Supplied passage

Made over the course of seven years, German’s film, based on the 1964 novel of the same name by Arkady and Boris Strugatsky, is a three-hour monochrome odyssey set in a distant future on an earth-like planet named Arkanar, a land stuck behind in the technology of the Middle Ages. A team of scientists are tasked with gathering information by working undercover but are ordered not to interfere with the community, which chooses to execute anybody deemed intellectually superior.

One of the scientists, Rumata (Leonid Yarmolnik), finds it difficult to become a bystander in this world, stepping in to stop these executions whilst becoming a god amongst men in the process.

Still, this brief description suggests that Hard to Be a God has some sort of robust narrative when, in actuality, the opposite is true. German’s film is a marvel of production design, crafted like a coded warning from another time or dimension where the message itself is unclear, muddied by copious amounts of bodily fluids, sick, urine and excrement, which the filmmaker thrills in bathing his set with.

Hard to Be a God largely refuses to abide by the rules of filmmaking at all, capturing the location much like a roving documentarian, diving into the back alleys and squirming through the crowds, with many of the townsfolk staring right down the barrel of the camera as if they have no idea what they’re looking at. Eradicating any idea of the fourth wall on a regular basis, German’s film certainly does feel like a documentary or, more appropriately, a tape of found footage that was discovered floating through the cosmos.

Entries provided

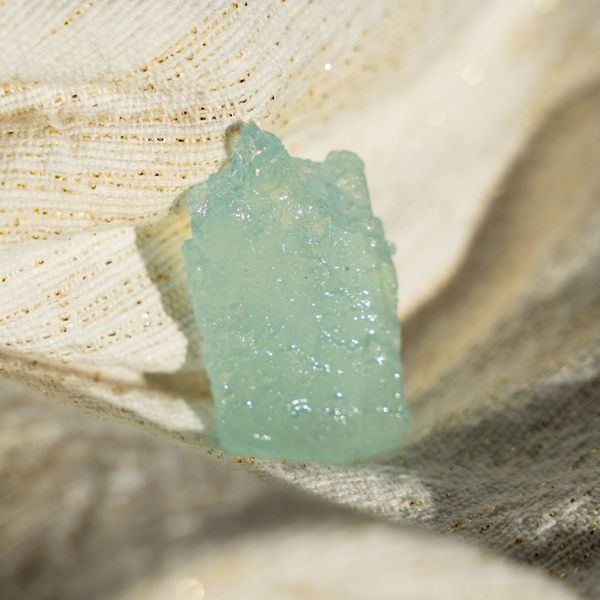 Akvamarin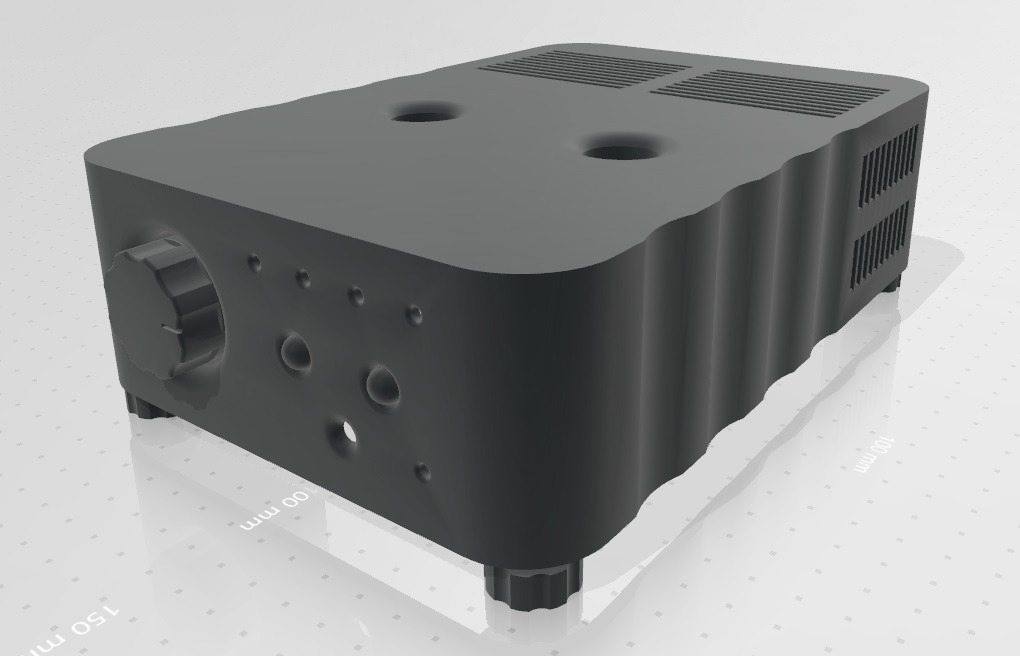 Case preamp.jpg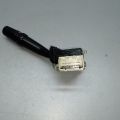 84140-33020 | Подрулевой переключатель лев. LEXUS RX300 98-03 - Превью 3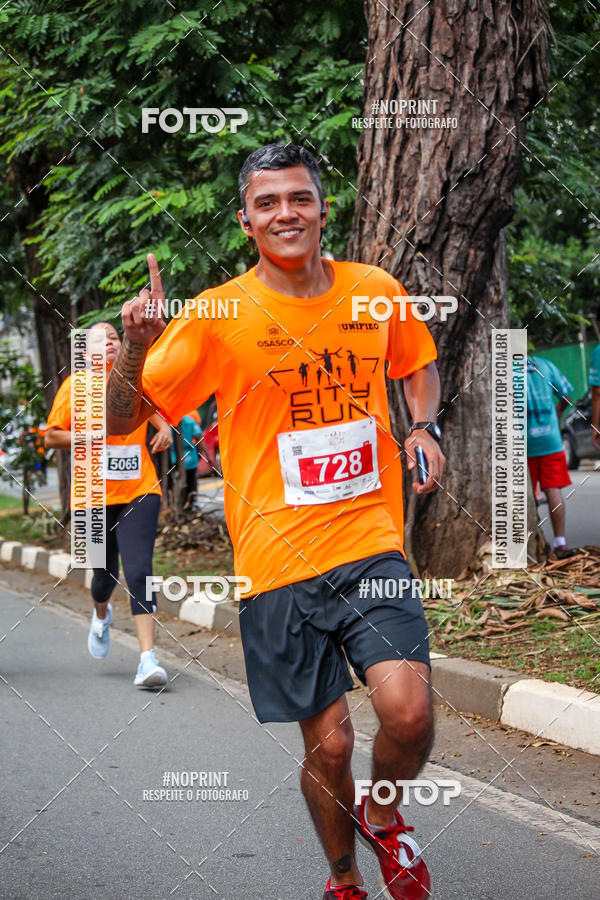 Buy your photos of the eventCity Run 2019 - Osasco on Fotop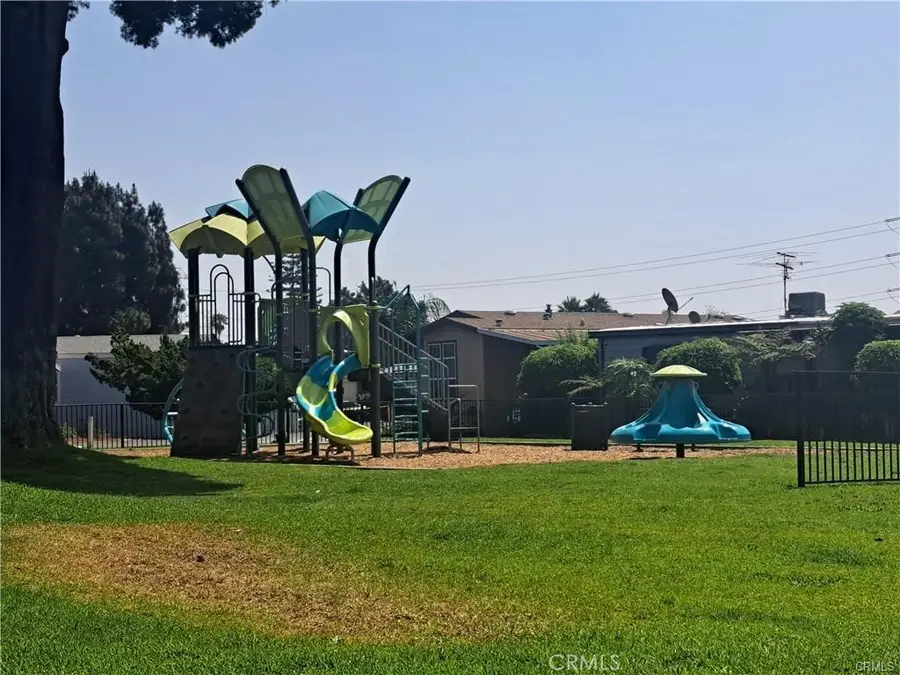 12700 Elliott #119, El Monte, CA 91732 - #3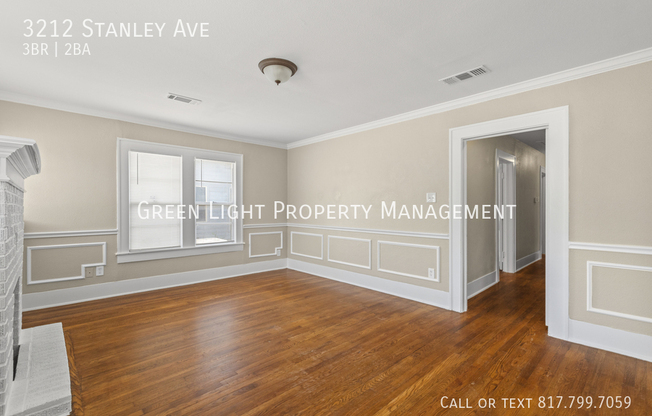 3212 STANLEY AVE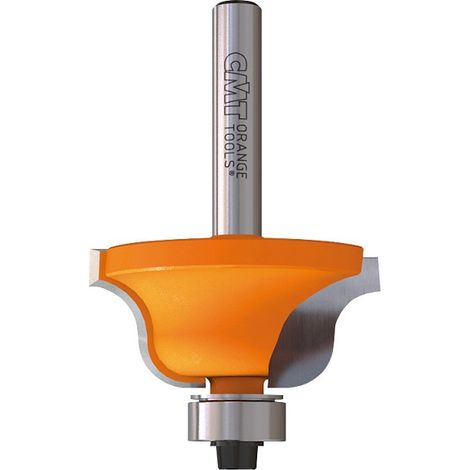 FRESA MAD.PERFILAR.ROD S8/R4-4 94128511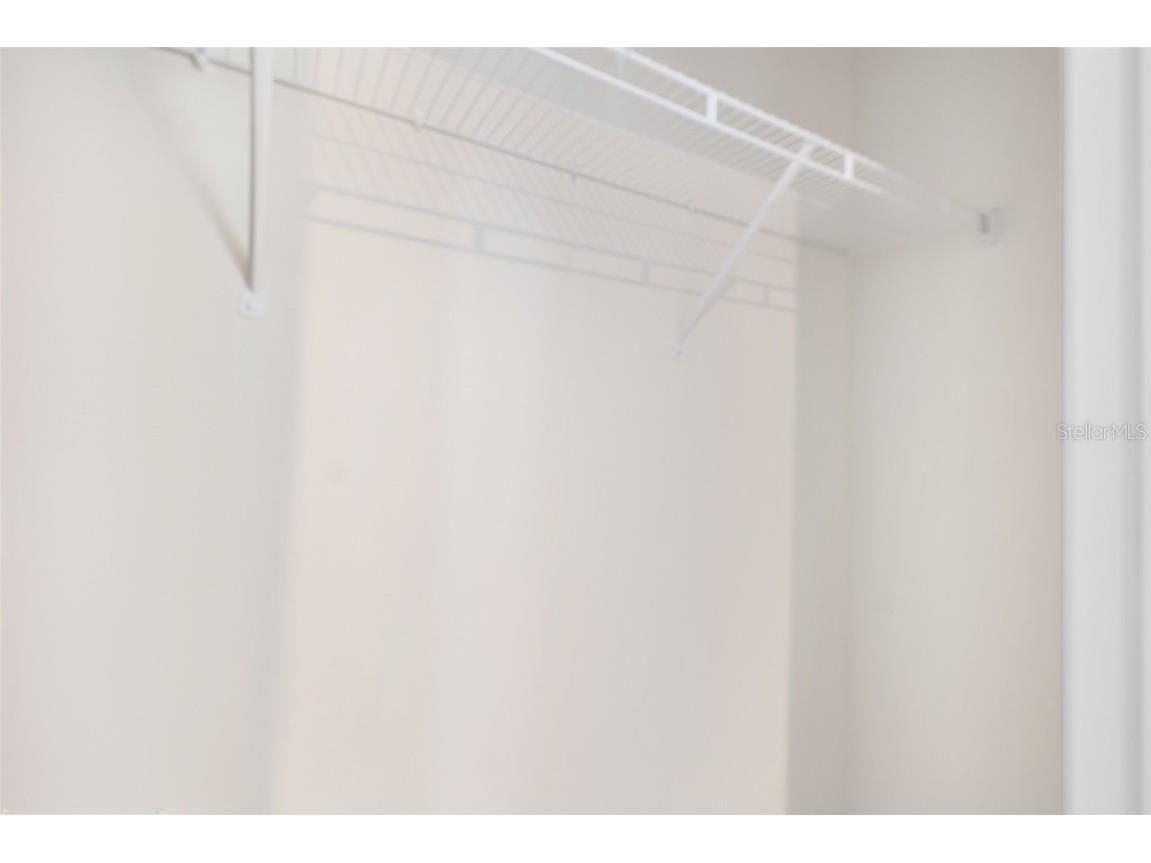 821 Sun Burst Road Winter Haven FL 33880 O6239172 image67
---
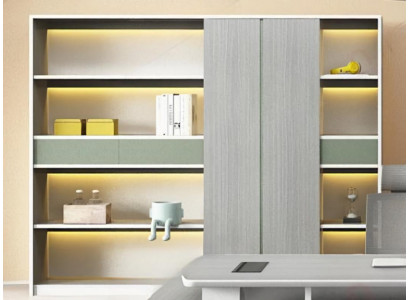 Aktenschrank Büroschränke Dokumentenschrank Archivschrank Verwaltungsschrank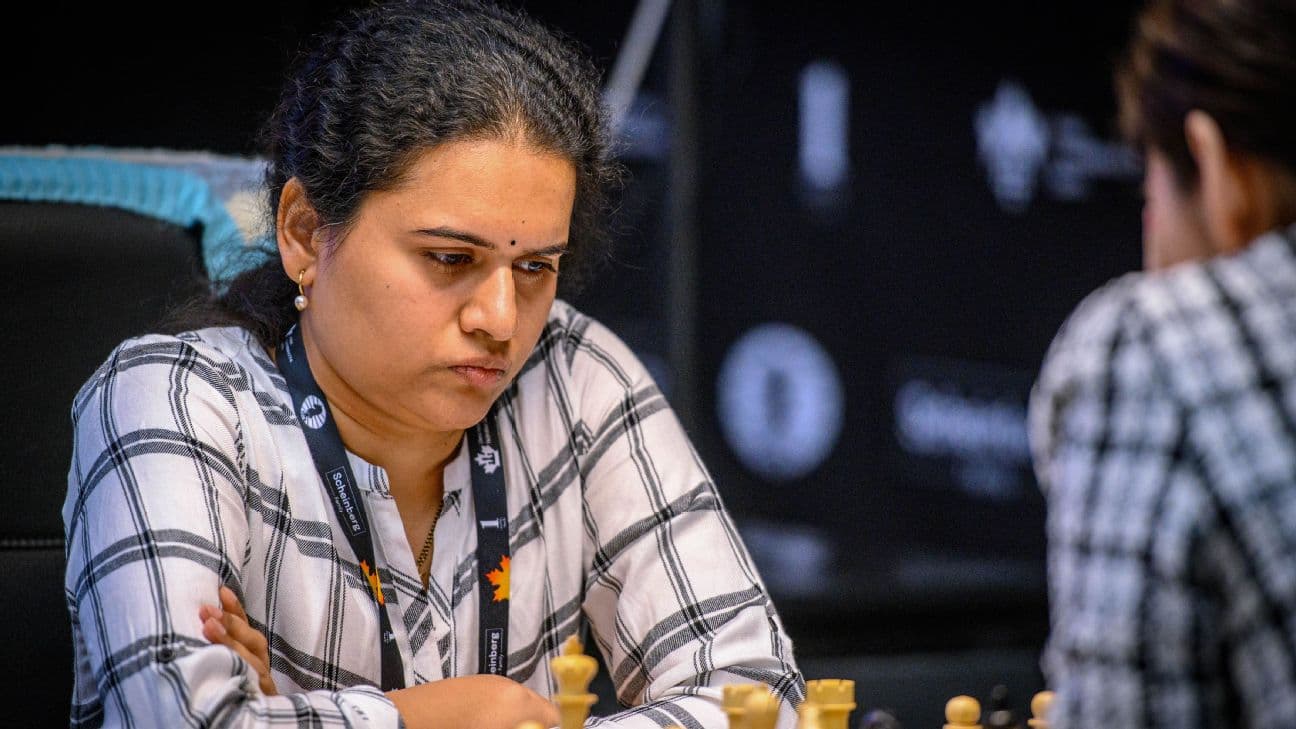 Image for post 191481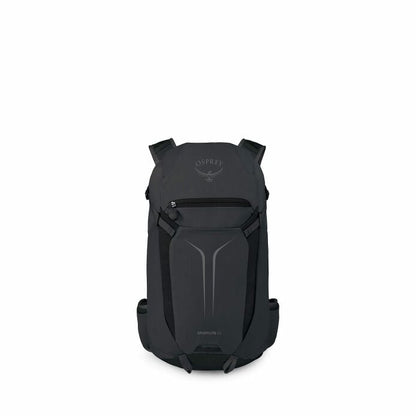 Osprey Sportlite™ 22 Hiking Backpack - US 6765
* * *
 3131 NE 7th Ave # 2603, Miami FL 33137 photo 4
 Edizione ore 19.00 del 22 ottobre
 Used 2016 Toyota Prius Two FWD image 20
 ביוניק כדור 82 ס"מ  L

Things to do
a. In the review of Hard to Be a God, what is the name of the planet where the film is set?
b. Why does the review of Hard to Be a God say the film feels like a documentary? Answer in one to three sentences.
c. Can you carry on the review of Hard to Be a God from where it stops?
The rows play no part in what is asked here.

Task-by-task answers
a. Arkanar.

b. It largely ignores the rules of filmmaking, with the camera roving like a documentarian's through back alleys and crowds. Many townsfolk stare straight into the lens as if they don't know what they are looking at, which regularly does away with the fourth wall.

c.
The director’s ability to organically capture what looks and feels like an uncanny reality is spectacular, crafting a feeling of immersion that few films in the history of cinema have been able to match. With thousands of extras and a meticulous approach to production design, Hard to Be a God is a feat of sensory overload that transports the viewer like a nightmarish virtual reality experience.

Indeed, German’s film shares little with traditional cinema, being something more akin to an art installation where the relationship between sound and image is explored in a landscape of eerie authenticity. In what it lacks in narrative weight, Hard to Be a God makes up for in visceral pleasure, creating a cinematic odyssey that takes the human race the closest it has ever come to the feeling of extraterrestrial contact. With textured frames that bulge with breath and a soundscape extracted from beyond the ether of our galaxy, Hard to Be a God is a psychedelic trip in every sense of the word.